Check every line in the listing below for "Tanzania". Copy the ones where it occurs.

Supplied records
┌────────

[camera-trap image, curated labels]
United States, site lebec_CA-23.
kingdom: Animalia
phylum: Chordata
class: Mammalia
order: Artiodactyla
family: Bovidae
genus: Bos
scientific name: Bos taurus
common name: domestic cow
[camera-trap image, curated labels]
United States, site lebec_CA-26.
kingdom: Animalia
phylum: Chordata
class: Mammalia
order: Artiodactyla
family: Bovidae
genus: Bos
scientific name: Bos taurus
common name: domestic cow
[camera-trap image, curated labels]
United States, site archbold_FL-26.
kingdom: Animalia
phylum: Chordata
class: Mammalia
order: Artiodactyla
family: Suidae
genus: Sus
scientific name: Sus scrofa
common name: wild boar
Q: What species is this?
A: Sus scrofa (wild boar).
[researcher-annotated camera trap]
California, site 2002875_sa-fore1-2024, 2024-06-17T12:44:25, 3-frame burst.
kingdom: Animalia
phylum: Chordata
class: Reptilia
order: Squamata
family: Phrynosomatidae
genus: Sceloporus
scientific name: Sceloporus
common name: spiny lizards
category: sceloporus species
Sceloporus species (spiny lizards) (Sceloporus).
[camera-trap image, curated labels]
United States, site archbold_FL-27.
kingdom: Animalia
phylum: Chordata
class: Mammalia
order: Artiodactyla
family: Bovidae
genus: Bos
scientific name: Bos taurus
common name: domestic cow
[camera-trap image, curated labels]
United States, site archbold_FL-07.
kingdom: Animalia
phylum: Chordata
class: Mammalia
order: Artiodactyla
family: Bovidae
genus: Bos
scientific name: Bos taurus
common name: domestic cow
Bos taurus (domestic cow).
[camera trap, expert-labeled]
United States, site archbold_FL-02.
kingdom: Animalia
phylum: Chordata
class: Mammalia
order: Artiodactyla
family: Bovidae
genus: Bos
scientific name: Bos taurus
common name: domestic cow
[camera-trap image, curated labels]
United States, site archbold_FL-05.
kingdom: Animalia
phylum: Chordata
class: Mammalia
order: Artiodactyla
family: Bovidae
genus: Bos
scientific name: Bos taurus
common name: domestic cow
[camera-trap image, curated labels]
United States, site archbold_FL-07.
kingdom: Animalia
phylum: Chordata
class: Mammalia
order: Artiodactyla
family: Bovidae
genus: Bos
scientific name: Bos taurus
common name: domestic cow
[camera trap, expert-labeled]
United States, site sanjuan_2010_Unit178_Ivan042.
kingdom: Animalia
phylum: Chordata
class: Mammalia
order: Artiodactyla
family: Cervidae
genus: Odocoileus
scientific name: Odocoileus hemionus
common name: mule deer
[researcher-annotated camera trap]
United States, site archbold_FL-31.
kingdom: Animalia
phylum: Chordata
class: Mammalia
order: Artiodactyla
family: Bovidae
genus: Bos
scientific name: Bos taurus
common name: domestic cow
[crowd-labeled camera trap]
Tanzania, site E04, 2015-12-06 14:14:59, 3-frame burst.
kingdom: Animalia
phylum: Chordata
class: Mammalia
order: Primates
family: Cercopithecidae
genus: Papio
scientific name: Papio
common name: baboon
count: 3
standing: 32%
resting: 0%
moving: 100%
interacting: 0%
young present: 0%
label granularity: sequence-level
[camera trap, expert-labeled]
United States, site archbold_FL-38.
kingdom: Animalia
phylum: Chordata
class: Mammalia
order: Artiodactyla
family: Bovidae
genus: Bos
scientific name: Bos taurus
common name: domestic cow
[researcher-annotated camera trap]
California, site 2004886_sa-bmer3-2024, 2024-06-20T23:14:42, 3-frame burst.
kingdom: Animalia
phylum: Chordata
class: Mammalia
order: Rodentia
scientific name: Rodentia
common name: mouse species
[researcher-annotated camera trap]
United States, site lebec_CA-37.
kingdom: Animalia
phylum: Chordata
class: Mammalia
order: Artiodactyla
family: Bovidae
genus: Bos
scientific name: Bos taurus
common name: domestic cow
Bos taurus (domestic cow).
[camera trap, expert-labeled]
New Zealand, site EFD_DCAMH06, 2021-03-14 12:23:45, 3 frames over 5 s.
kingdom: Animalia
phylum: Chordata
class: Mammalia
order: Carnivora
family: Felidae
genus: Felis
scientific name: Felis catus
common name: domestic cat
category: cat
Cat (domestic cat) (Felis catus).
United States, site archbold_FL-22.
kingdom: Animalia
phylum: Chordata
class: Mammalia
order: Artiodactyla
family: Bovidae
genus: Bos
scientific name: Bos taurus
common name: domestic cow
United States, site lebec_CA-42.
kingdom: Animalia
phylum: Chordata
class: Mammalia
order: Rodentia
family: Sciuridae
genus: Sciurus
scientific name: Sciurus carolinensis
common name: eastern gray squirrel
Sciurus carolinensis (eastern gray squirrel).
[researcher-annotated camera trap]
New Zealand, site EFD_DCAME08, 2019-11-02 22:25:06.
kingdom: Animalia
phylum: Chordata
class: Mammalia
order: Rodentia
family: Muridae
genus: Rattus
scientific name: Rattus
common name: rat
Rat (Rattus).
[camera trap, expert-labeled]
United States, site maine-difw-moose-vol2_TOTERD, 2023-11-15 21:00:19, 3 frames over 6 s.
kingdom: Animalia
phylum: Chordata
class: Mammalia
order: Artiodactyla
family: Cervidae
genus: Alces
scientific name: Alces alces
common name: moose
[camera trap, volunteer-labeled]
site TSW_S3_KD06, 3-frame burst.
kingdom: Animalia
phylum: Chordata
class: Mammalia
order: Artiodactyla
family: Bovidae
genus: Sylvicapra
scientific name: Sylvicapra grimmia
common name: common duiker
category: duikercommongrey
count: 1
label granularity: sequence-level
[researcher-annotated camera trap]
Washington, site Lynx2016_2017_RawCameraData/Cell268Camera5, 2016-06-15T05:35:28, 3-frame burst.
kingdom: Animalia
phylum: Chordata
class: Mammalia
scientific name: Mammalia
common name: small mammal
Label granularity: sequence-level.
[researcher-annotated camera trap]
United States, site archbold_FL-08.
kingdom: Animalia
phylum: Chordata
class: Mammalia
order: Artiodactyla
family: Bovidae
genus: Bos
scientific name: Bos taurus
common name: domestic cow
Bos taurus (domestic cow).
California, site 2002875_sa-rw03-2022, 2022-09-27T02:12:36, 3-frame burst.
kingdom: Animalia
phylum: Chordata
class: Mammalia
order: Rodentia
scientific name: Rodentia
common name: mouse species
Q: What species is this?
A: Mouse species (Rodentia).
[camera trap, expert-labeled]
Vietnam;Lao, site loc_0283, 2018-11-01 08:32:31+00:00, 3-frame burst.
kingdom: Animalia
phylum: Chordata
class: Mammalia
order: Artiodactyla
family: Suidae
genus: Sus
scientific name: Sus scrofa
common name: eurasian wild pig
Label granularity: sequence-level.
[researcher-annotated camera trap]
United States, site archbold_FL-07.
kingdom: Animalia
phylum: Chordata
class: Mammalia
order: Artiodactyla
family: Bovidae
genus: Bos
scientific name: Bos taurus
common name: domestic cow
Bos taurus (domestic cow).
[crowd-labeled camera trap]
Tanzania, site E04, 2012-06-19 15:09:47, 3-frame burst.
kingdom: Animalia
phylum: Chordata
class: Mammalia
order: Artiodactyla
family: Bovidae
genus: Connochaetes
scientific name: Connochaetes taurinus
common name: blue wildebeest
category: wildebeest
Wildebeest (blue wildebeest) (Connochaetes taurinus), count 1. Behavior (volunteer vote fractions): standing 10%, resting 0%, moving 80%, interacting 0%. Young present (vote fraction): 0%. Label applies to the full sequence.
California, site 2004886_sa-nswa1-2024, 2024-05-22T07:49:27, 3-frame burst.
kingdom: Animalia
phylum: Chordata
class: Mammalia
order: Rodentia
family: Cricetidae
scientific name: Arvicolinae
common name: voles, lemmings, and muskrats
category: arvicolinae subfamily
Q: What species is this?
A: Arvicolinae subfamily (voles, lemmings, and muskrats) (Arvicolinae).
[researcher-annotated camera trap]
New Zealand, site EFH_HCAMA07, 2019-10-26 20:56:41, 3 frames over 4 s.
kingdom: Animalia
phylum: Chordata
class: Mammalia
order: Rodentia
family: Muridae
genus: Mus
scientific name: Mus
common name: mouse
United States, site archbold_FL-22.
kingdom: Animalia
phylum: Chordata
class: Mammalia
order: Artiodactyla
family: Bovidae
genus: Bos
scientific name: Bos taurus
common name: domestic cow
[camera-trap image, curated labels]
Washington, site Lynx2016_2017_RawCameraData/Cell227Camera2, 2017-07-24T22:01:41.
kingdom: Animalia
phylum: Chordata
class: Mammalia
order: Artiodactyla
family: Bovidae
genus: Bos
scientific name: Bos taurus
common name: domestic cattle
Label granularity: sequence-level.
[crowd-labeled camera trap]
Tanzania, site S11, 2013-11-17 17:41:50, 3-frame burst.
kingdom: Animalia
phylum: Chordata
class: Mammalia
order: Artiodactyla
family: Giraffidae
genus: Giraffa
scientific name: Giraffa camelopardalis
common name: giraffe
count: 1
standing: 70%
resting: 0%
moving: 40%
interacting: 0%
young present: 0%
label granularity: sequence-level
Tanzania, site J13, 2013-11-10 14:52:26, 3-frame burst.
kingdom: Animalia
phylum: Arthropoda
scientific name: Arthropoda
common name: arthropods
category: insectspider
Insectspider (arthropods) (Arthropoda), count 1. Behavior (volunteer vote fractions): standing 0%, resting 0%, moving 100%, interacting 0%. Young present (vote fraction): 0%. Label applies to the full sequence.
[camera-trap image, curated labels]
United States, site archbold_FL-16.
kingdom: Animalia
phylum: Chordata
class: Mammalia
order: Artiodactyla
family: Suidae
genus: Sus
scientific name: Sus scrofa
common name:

└────────

Result of the exercise
Tanzania, site E04, 2015-12-06 14:14:59, 3-frame burst.
Tanzania, site E04, 2012-06-19 15:09:47, 3-frame burst.
Tanzania, site S11, 2013-11-17 17:41:50, 3-frame burst.
Tanzania, site J13, 2013-11-10 14:52:26, 3-frame burst.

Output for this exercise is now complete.